A judge can either rank two candidate outputs against each other (pairwise) or score one output against a rubric (direct). The two are not interchangeable. Pairwise is better when the criterion is subjective and humans cannot reliably anchor a scalar score; direct is better when the criterion is objective enough that a binary judgment captures it. Picking wrong explains a lot of judges that look noisy in practice [1].
Eugene Yan's rule
The shortest heuristic, from Yan: pairwise for subjective, direct binary for objective [1]. Subjective criteria (tone, helpfulness, creativity, preference) are easier to compare than to anchor; an annotator says "A is better than B" while struggling to say "A is a 7 out of 10". Objective criteria (factual correctness, schema validity, presence of a required disclaimer) are easier to anchor than to compare.
The two failure modes that explain most bad judges are pairwise on an objective task (the comparison feels easy but does not catch absolute regressions) and direct on a subjective task (the rubric drifts as the annotator grades and scores cluster on three).
When pairwise beats direct
Three properties make pairwise the right pick.
The first is that systems are close in absolute quality but distinguishable side by side. Direct scoring forces both responses to land near the middle; pairwise asks "which is preferred" and forces a decision. Chiang et al.'s Chatbot Arena work scales this to two hundred forty thousand votes and validates the resulting Elo rankings against expert raters [2].
The second is that the criterion is preference-shaped rather than rule-shaped. "Which response would a user prefer" is a comparison question. "Did the response include the policy disclaimer" is a rule question. Pairwise on rule questions wastes information.
The third is many systems to rank without re-labeling each separately. Pairwise plus Bradley-Terry or Elo ranks any number of systems from a sparse comparison graph. AlpacaEval and Arena-Hard automate pairwise comparison against a fixed reference model to produce a leaderboard from a small number of matches [3][4].

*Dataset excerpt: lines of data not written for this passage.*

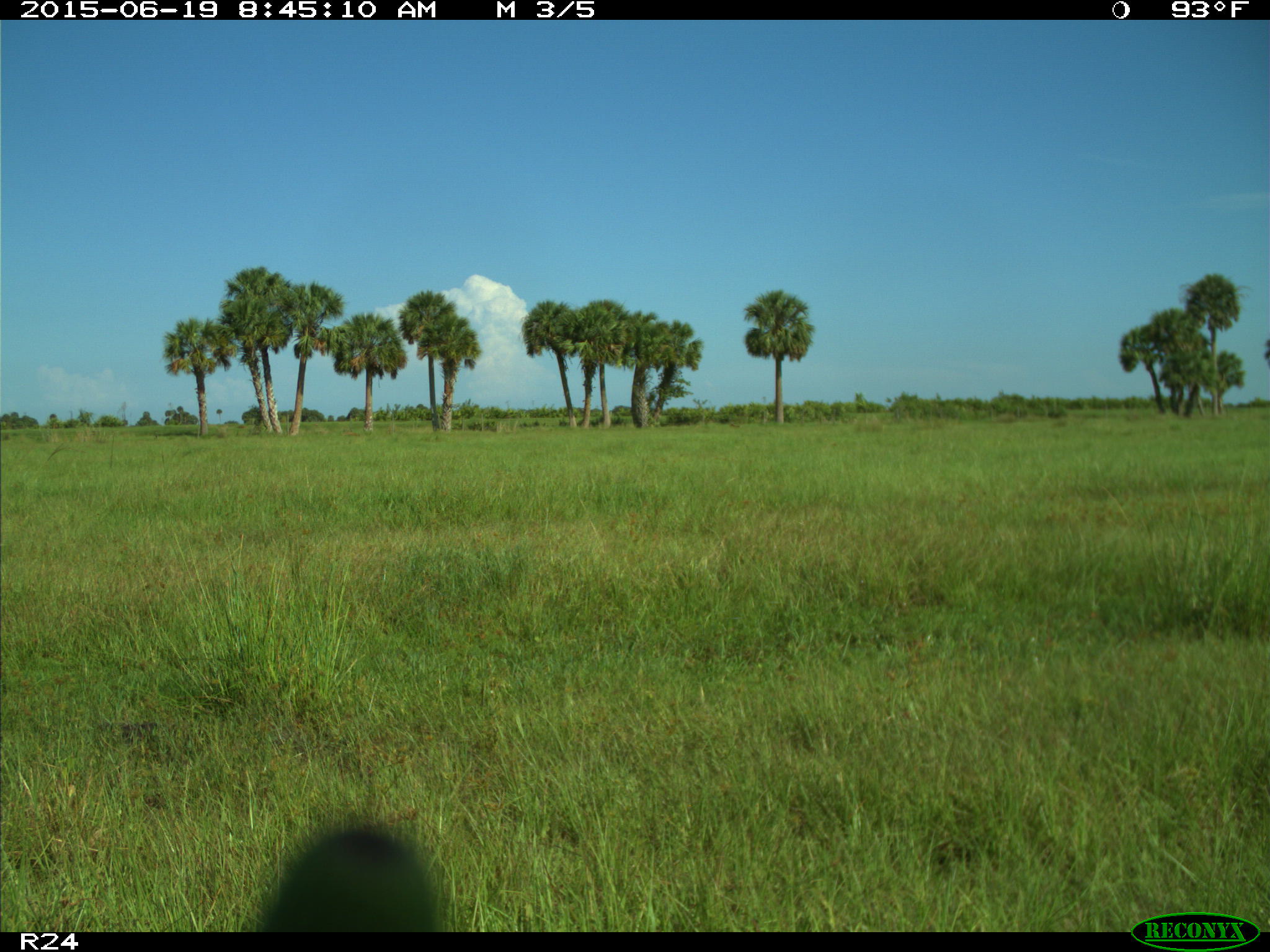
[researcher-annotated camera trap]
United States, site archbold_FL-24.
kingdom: Animalia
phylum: Chordata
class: Mammalia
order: Artiodactyla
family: Bovidae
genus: Bos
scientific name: Bos taurus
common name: domestic cow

When direct beats pairwise
Pairwise is more expensive than it looks. Ranking N systems takes on the order of N choose 2 comparisons (or N log N with a clever sampler). Direct scoring is N judgments. For an offline regression eval where the question is "did this change pass", direct binary is the cheaper and sharper signal [5].

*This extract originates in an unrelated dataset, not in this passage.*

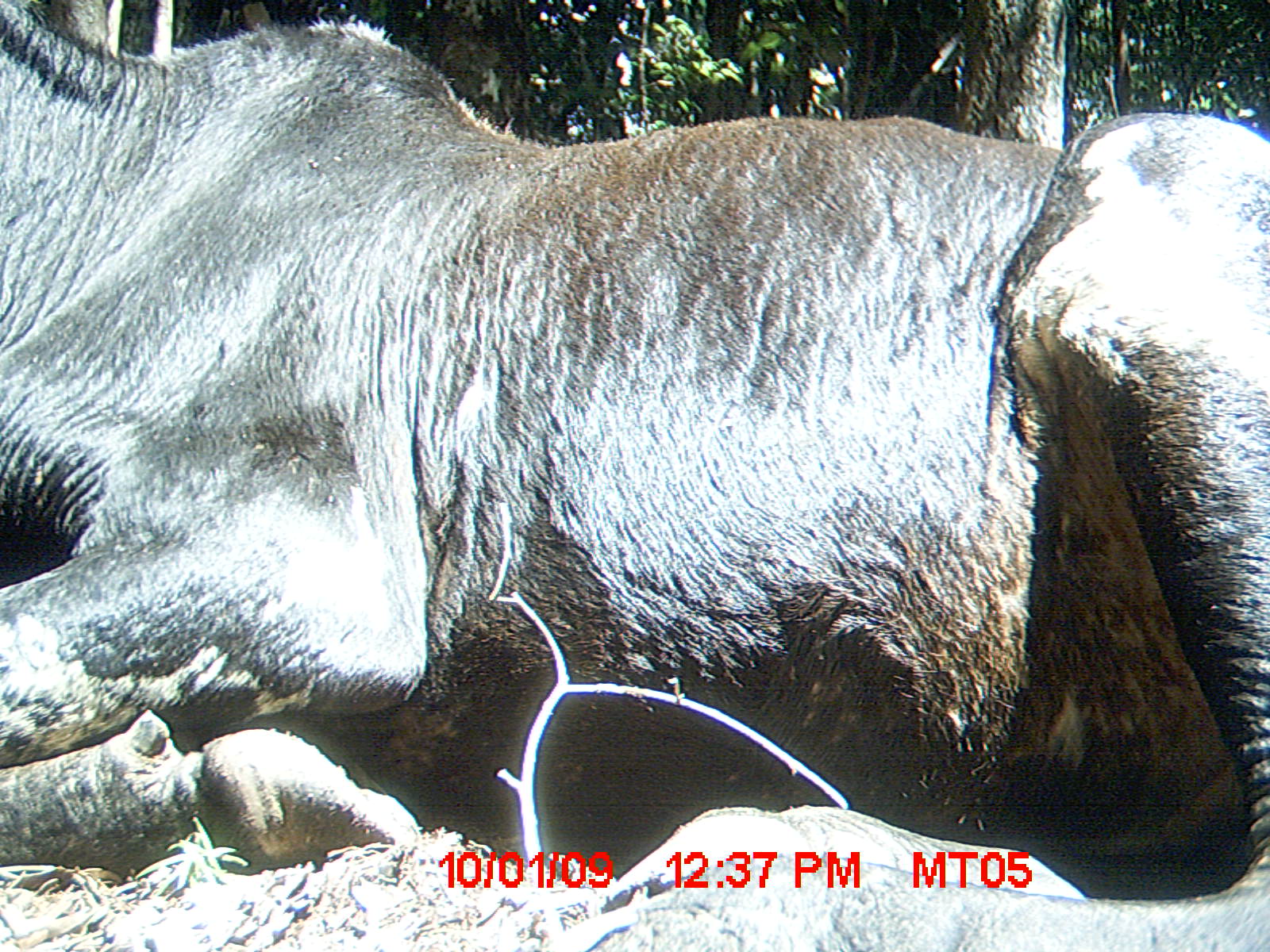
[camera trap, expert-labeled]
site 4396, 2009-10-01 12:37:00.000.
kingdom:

Direct also wins when the system has an absolute quality bar that does not depend on a baseline. A factual QA bot must answer correctly; whether it answered better than last week is a secondary question direct scoring captures by comparing pass rates between runs.

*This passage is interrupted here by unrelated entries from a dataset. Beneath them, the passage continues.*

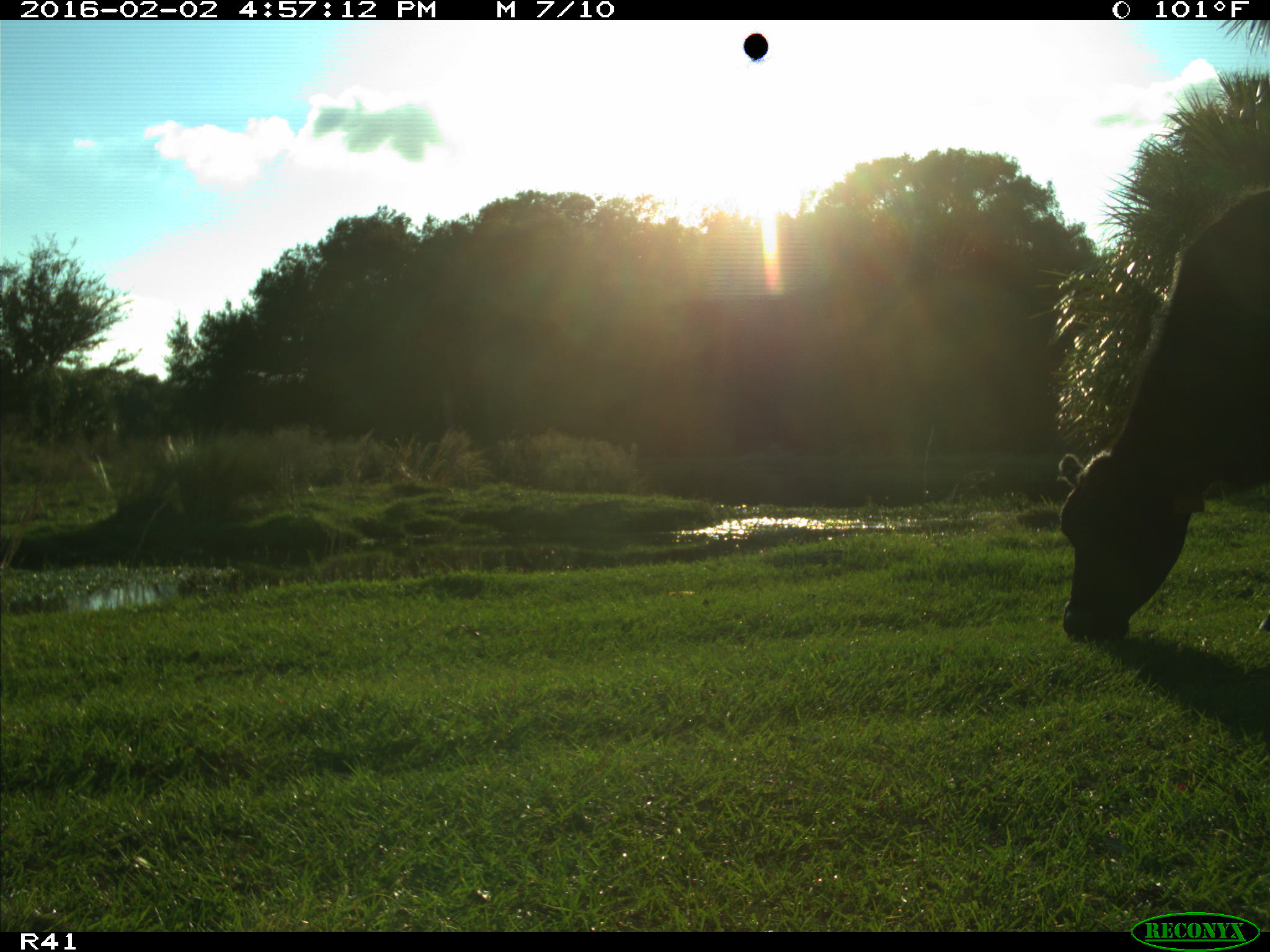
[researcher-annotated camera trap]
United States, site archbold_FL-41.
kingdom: Animalia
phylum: Chordata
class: Mammalia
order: Artiodactyla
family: Bovidae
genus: Bos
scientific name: Bos taurus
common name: domestic cow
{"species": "Bos taurus (domestic cow)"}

Position bias and the position-swap pattern
Pairwise judging suffers from position bias: the LLM favors the response in the first position regardless of content. GPT-3.5 is roughly random; Claude-V1 favored the first position around seventy percent of the time when Zheng et al. measured it on MT-Bench [5]. The mitigation is the position-swap pattern: present each pair twice, once in each order, and count a clean win only when the judge agrees with itself across the swap.
from dataclasses import dataclass
@dataclass
class PairwiseResult:
winner: str # "A", "B", or "tie"
def judge_pair(a: str, b: str, judge) -> PairwiseResult:
"""Run a pairwise judge in both orders. A clean winner agrees across the swap."""
first = judge(a, b) # judge picks "A" or "B"
second = judge(b, a) # positions swapped
if first == "A" and second == "B":
return PairwiseResult("A") # A wins regardless of position
if first == "B" and second == "A":
return PairwiseResult("B")
return PairwiseResult("tie") # judge flipped with the swap
The swap is not optional. A pairwise judge without position-swap reports a number that is roughly half position bias and half preference signal, with no way to separate the two [6].
Chatbot Arena in brief
Chatbot Arena is the canonical public pairwise eval at scale: crowd users hit two anonymized models with the same prompt, pick a winner, and the platform updates a Bradley-Terry ranking [2]. The platform moved from informed pairing to uniform sampling because informed pairing amplified popularity bias and slowed convergence on low-traffic models. It reports Wilson confidence intervals on every Elo and refuses to declare a winner inside the overlap.
A hybrid that holds up
The configuration that holds up is direct for stage-1 and stage-2 evals on objective criteria, plus a small pairwise eval against the production-baseline for the open-ended axes. Direct catches rule regressions; pairwise catches preference movements direct rubrics miss.